#### Brano di partenza ####
Enrico H.: – Farci scendere a patti e, in qualche modo, anche celebrare gli aspetti più neri e marci dell’animo umano e del mondo. Sinceramente sono sempre stato molto infastidito dalla lettura ‘tarallucci e vino’ del death metal come ‘musica divertente’.
Il metal estremo è la lente attraverso la quale vedere, leggere, sopportare e celebrare ciò che c’è di peggio nella nostra natura. L’animo umano è complesso e il compito dell’arte (almeno di questa arte) è celebrarlo e aiutarlo ad esprimersi ed evolversi in ogni suo aspetto, anche il più nero. Ovviamente questo non fa dei suoi praticanti né dei criminali né delle cattive persone. È un discorso forse contorto per la visione dicotomica delle cose a cui ci stiamo abituando, ma se fosse un discorso lineare non ci sarebbe bisogno dell’arte per portarlo avanti.
DALLA NOSTRA ULTIMA CHIACCHIERATA A RIDOSSO DELL’USCITA DI “LV-426”, VI SIETE IMBARCATI IN UN PAIO DI TOUR MOLTO DIVERSI FRA LORO: QUELLO NORDAMERICANO CON HYPOCRISY, CARACH ANGREN E THE AGONIST, E QUELLO EUROPEO CON BELPHEGOR E KAMPFAR.
PARLATECI DI QUESTE DUE ESPERIENZE: ANEDDOTI, RIFLESSIONI SULLE DIVERSE TIPOLOGIE DI PUBBLICO… TUTTO QUELLO CHE VI VIENE IN MENTE.
Enrico H.: – Stefano non ha potuto partecipare a questi due tour a causa dei suoi impegni col dottorato, per cui siamo stati aiutati nel tour americano da Yoav Ruiz Fingold (Atheist) e Zach Jeter (Olkoth e, recentemente, Nile) e in Europa da Marco Carboni (Golem of Gore, Grumo, Logic of Denial). Tre musicisti eccezionali, tre belle persone con le quali abbiamo legato moltissimo. Canada e Stati Uniti sono la nostra scena ideale (maledetto oceano!), e ogni volta ci fanno tornare a casa col sorriso.
####
- Consegna A -
Rispondi a queste domande sull'intervista:
(i) Con quali band il gruppo ha fatto il tour europeo?
(ii) Per quale motivo Stefano non ha preso parte ai due tour?
(iii) Chi ha aiutato il gruppo nel tour europeo?
- Consegna B -
Stampa il passo dell'intervista che comincia con "Enrico H.: – Farci" e va avanti fino a "per portarlo avanti.".
- Consegna C -
Prosegui l'intervista sul metal estremo dopo la sua ultima frase.
#### Informazioni ####
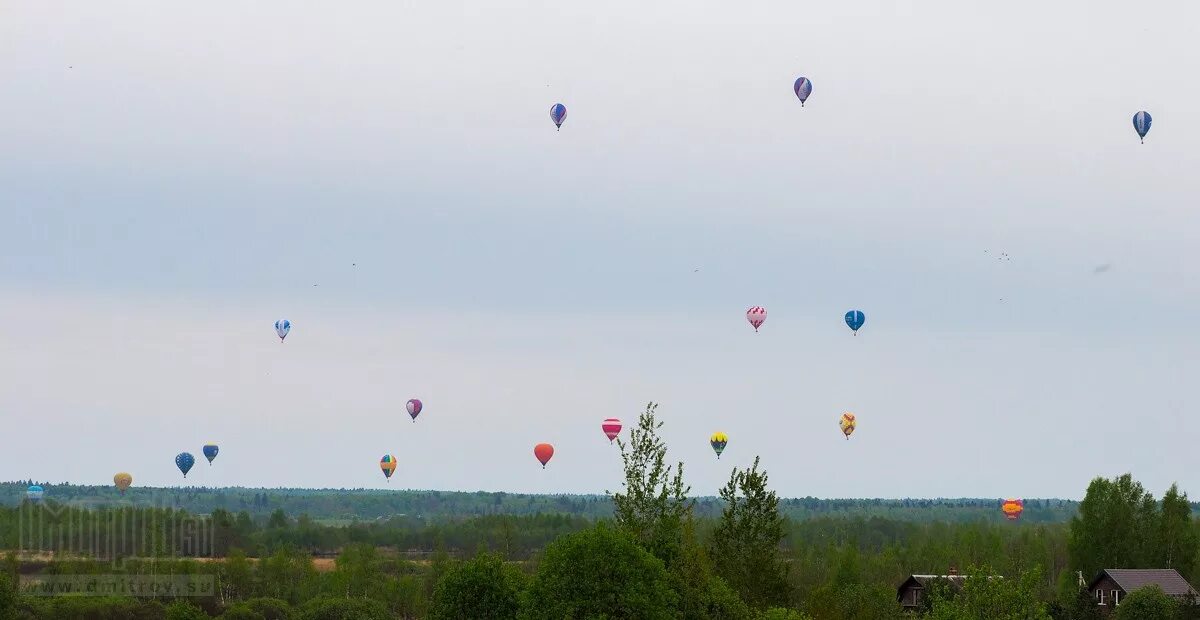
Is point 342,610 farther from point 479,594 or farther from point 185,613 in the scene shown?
point 479,594

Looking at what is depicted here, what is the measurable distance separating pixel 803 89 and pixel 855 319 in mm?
21923

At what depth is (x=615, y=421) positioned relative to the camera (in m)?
161

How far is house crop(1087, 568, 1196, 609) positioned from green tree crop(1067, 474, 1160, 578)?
1125 cm

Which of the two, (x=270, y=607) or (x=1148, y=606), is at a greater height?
(x=1148, y=606)

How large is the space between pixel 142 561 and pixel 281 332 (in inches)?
1818

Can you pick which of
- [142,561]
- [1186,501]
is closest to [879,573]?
[1186,501]

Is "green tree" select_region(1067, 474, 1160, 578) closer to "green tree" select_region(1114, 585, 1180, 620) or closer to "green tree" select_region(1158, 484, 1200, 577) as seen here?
"green tree" select_region(1158, 484, 1200, 577)

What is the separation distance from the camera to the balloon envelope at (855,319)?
145125 mm

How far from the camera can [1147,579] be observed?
437 ft

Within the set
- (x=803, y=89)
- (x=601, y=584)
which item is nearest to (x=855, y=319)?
(x=803, y=89)

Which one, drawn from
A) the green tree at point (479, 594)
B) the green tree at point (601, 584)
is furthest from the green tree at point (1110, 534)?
the green tree at point (601, 584)

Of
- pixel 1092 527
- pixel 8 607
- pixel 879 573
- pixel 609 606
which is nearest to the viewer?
pixel 609 606

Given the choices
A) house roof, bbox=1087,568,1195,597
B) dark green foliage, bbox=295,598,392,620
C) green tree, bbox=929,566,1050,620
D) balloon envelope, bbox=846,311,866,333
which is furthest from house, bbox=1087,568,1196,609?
green tree, bbox=929,566,1050,620

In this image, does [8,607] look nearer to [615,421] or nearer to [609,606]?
[615,421]
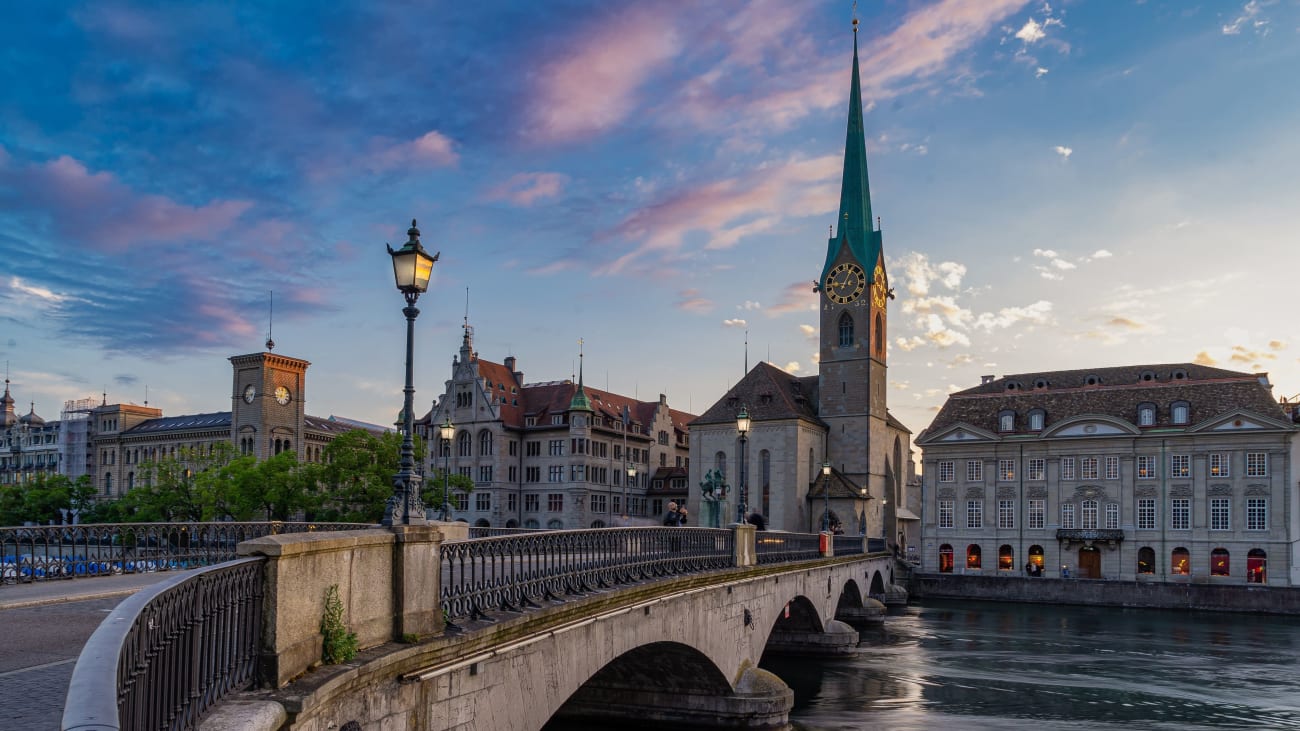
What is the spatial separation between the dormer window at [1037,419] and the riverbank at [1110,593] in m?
12.3

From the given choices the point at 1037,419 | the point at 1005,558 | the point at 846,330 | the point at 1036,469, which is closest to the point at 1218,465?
the point at 1036,469

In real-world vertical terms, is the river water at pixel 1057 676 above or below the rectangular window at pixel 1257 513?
below

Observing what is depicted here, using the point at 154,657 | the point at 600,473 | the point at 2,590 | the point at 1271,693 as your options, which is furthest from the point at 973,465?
the point at 154,657

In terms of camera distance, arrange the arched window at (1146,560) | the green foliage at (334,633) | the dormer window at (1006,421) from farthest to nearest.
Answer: the dormer window at (1006,421), the arched window at (1146,560), the green foliage at (334,633)

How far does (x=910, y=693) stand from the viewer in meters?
33.7

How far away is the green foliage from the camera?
954 cm

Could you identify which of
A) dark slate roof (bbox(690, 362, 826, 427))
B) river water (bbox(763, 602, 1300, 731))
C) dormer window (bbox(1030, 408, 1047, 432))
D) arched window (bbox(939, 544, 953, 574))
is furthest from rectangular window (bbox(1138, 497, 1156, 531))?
dark slate roof (bbox(690, 362, 826, 427))

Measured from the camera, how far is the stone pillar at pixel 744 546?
2841cm

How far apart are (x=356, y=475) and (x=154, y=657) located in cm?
5549

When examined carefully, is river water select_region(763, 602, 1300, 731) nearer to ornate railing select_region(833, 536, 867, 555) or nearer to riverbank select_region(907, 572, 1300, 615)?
riverbank select_region(907, 572, 1300, 615)

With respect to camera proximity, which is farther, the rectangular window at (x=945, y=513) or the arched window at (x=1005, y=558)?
the rectangular window at (x=945, y=513)

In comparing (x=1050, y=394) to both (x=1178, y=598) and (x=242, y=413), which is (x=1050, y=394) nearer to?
(x=1178, y=598)

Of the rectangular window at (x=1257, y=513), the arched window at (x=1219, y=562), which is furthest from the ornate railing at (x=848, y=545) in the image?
the rectangular window at (x=1257, y=513)

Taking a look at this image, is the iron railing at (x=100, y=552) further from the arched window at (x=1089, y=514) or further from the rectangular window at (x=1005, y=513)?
the arched window at (x=1089, y=514)
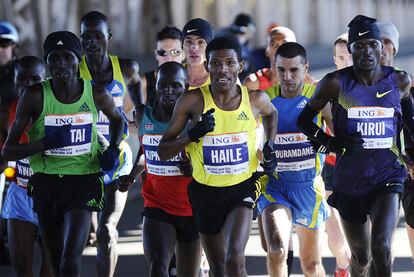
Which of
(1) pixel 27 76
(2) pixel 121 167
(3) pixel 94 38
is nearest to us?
(1) pixel 27 76

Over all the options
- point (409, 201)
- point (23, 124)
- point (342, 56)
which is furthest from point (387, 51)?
point (23, 124)

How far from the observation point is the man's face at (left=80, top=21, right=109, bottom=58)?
9.45 meters

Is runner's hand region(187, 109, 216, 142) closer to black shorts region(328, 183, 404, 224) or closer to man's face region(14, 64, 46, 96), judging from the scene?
black shorts region(328, 183, 404, 224)

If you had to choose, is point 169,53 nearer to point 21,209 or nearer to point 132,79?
point 132,79

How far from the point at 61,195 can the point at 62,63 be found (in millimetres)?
881

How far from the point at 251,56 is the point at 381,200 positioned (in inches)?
407

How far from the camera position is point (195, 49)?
9.90 m

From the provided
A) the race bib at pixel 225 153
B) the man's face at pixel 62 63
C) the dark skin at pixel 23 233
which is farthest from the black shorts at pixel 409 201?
the man's face at pixel 62 63

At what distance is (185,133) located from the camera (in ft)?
27.1

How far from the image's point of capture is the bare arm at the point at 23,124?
8320 millimetres

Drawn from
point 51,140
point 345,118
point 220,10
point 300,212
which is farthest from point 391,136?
point 220,10

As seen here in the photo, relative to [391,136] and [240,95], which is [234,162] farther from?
[391,136]

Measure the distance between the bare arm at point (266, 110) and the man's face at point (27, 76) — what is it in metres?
1.71

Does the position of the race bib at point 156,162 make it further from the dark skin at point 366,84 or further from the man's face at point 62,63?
the dark skin at point 366,84
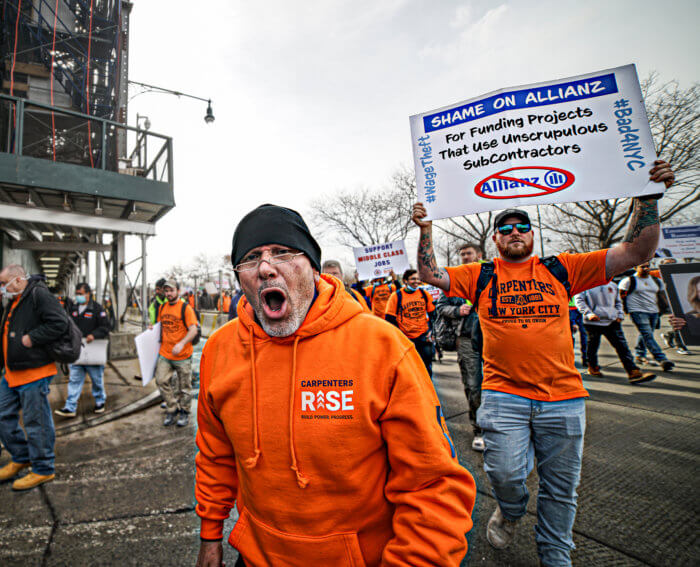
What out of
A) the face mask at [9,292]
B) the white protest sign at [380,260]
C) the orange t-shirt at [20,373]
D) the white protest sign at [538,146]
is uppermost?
the white protest sign at [380,260]

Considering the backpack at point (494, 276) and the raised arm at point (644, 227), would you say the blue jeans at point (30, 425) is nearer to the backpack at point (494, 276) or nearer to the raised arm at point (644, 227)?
the backpack at point (494, 276)

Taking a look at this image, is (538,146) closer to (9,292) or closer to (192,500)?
(192,500)

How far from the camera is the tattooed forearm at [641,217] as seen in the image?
####
- La tua risposta A -
(i) Con Belphegor e Kampfar.
(ii) Per i suoi impegni col dottorato.
(iii) Marco Carboni.

- La tua risposta B -
Enrico H.: – Farci scendere a patti e, in qualche modo, anche celebrare gli aspetti più neri e marci dell’animo umano e del mondo. Sinceramente sono sempre stato molto infastidito dalla lettura ‘tarallucci e vino’ del death metal come ‘musica divertente’.
Il metal estremo è la lente attraverso la quale vedere, leggere, sopportare e celebrare ciò che c’è di peggio nella nostra natura. L’animo umano è complesso e il compito dell’arte (almeno di questa arte) è celebrarlo e aiutarlo ad esprimersi ed evolversi in ogni suo aspetto, anche il più nero. Ovviamente questo non fa dei suoi praticanti né dei criminali né delle cattive persone. È un discorso forse contorto per la visione dicotomica delle cose a cui ci stiamo abituando, ma se fosse un discorso lineare non ci sarebbe bisogno dell’arte per portarlo avanti.

- La tua risposta C -
Stavolta abbiamo avuto i nostri guadagni molto rosicchiati dai costi di noleggio camper e benzina più che raddoppiati (guerra in Ucraina, Covid, ecc.), ma il calore del pubblico ti fa dimenticare questi ‘piccoli’ dettagli. Del tour coi Belphegor che dire… mi aspettavo una domanda a riguardo (ride, ndR). Mettiamola così: ti basti sapere che appena tornati a casa abbiamo ritirato la nostra disponibilità ad un altro tour coi Belphegor che era in fase di preparazione, e siamo usciti dal roster della Flaming Arts in cui eravamo da poco entrati. C’è un limite a tutto (non abbiamo ulteriori informazioni su cosa sia successo a riguardo, ndr).
RIVEDREMO MAI GLI HIDEOUS DIVINITY SUL PALCO CON UNA SECONDA CHITARRA?
Stefano: – No comment. Battute a parte, non saprei, ci troviamo davvero bene in quattro e anche logisticamente non ti nascondo che ha i suoi vantaggi (mi riferisco prevalentemente agli spostamenti in auto). Sicuramente abbiamo più spazio!
QUALI SONO STATI GLI ULTIMI ALBUM DEATH METAL CHE VI HANNO DAVVERO COLPITO?
Enrico H.: – Gli ultimi lavori di Vitriol e Wake.
Stefano: – Decapitated, Cryptopsy e anch’io Vitriol. Non vedo poi l’ora del nuovo Benighted.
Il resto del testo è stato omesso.